Her spin on the traditional cocktail uses maple syrup, instead of simple syrup, to give the drink “a warming, richer sugar quality for the old-fashioned.”

Kulp also uses scotch in place of bourbon, and adds a dash of bitters. “Because the maple syrup is sweeter and much richer, we want to have something that’s a little more balanced, a little more mixable,” she says. The cocktail is garnished with a marinated cherry and a peach slice.

If you’re entertaining and want to impress guests, Kulp recommends making what she calls “Smoke and Mirrors.” “When you look at the ingredients, you think it’s going to taste really fruity, but it actually has some nice earth to it,” she says.

The cocktail calls for sloe gin, a red liqueur best known for its role in a classic sloe gin fizz.

“It’s actually a type if liqueur that’s made from a berry that’s harvested in the fall,” Kulp says.

The gin is combined with muddled cranberries, lemon juice, bourbon, orange liqueur and soda water, and it’s garnished with a sprig of mint.

“Even though you may think of it as a summer refreshing sloe gin fizz drink, it’s actually perfect for the fall and adds a little fruitiness.”

Kulp’s goal is to continue to educate women on a sector of the beverage industry that’s largely dominated by men, but anyone can make and enjoy her fall cocktails at home.

The Harvest

  • 1 1/2 ounce spiced simple syrup
  • 2 1/2 ounces rum
  • 1 1/2 ounce fresh pressed apple juice
  • 1/2 ounce fresh lemon juice

Shake all ingredients and strain into a coupe glass. Garnish with an apple slice and cinnamon stick.

For the spiced simple syrup: Mix about a 1/2 teaspoon each of ground cinnamon and nutmeg, 1/4 teaspoon of cloves, plus a whole vanilla bean with 1/2 cup each of sugar and water. Simmer until sugar is dissolved. Let cool and strain through cheesecloth.

Maple Old-Fashioned

  • 1 “Filthy” cherry and a peach slice
  • 1/4 ounce maple syrup
  • 2 ounces blended scotch
  • 1 dash Angostura bitters

Muddle the cherry, peach slice and maple syrup in a rocks glass. Add ice, scotch and bitters to the muddled fruit mixture and stir well. If you prefer and your peach is very ripe, you can strain after mixing over fresh ice.

Smoke & Mirrors

  • 2 ounces smoky joven mezcal
  • 1 ounce sloe gin
  • 1 ounce fresh orange juice
  • 1 dash chocolate bitters
  • Orange twist

Shake all ingredients with ice and pour over fresh ice in a rocks glass. Twist the orange peel over the drink and rub the rim of the glass. Throw the peel in the drink when you’re done.

## Bounding box annotation entries
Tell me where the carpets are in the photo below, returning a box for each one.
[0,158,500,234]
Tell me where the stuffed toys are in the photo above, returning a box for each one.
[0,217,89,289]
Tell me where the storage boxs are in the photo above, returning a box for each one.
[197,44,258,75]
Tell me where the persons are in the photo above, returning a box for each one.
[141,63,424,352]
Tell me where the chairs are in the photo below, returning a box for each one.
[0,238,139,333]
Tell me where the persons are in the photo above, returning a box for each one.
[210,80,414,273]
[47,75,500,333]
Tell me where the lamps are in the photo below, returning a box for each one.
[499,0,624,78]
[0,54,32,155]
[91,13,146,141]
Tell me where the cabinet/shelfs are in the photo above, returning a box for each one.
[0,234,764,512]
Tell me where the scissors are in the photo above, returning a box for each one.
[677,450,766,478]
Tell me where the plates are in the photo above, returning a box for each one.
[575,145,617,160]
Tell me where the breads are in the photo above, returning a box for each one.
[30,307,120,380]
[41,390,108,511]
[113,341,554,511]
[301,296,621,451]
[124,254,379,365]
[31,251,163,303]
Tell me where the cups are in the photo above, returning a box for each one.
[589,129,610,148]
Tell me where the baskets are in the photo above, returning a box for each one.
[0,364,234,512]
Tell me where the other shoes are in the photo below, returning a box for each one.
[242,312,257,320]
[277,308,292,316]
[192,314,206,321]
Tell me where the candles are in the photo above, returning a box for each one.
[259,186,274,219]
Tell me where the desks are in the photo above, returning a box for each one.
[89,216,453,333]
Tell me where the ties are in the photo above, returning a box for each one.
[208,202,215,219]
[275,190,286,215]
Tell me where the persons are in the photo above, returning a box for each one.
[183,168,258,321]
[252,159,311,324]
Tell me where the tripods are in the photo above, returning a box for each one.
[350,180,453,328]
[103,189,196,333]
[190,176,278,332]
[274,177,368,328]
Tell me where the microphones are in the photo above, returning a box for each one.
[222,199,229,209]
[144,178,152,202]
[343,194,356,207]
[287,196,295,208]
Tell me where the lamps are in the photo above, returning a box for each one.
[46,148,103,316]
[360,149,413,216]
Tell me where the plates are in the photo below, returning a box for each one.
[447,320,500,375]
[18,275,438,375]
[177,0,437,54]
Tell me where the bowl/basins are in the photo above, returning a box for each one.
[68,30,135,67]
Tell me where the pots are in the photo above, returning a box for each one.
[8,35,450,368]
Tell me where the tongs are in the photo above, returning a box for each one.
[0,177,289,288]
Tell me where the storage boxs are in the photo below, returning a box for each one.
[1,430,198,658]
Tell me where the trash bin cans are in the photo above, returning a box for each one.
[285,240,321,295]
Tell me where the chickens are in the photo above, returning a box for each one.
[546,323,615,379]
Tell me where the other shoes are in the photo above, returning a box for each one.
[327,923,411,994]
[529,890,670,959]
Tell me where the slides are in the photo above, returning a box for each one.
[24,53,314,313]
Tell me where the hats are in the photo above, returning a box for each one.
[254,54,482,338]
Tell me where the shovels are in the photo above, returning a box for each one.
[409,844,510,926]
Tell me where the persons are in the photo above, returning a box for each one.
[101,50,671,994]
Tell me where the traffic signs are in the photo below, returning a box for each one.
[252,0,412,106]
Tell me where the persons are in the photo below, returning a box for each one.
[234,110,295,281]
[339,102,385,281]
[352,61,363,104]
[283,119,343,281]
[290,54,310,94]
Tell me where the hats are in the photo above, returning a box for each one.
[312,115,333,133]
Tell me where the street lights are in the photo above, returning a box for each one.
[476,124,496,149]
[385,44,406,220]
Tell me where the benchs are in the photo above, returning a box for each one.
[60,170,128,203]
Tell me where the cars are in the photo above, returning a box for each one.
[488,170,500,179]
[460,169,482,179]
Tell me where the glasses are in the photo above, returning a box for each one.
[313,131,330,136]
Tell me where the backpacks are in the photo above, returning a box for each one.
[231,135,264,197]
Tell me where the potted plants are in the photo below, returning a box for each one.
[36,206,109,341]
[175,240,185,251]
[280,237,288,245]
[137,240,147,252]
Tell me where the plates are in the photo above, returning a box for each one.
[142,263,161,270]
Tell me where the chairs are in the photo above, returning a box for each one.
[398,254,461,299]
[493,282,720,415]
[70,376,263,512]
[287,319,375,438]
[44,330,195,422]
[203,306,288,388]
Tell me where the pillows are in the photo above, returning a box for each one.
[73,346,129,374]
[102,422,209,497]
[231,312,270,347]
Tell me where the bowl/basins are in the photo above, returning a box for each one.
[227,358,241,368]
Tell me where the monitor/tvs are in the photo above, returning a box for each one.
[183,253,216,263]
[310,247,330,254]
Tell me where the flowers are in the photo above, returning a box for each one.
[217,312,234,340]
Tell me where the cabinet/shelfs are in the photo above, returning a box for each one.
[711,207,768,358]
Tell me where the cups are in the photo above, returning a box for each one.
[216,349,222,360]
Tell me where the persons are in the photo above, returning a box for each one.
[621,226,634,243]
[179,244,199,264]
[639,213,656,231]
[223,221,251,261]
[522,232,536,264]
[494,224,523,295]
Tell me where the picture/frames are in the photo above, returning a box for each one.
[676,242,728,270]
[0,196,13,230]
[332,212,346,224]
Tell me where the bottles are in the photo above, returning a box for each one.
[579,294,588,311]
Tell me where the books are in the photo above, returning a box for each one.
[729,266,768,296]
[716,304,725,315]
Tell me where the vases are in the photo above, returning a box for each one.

## PROBLEM DETAILS
Answer these questions about the fall cocktail article above:
(a) What type of glass is The Harvest strained into?
(b) How much maple syrup does the Maple Old-Fashioned recipe list?
(c) According to Kulp, in what season is the berry used to make sloe gin harvested?

## THE SOLUTION
(a) A coupe glass.
(b) 1/4 ounce.
(c) The fall.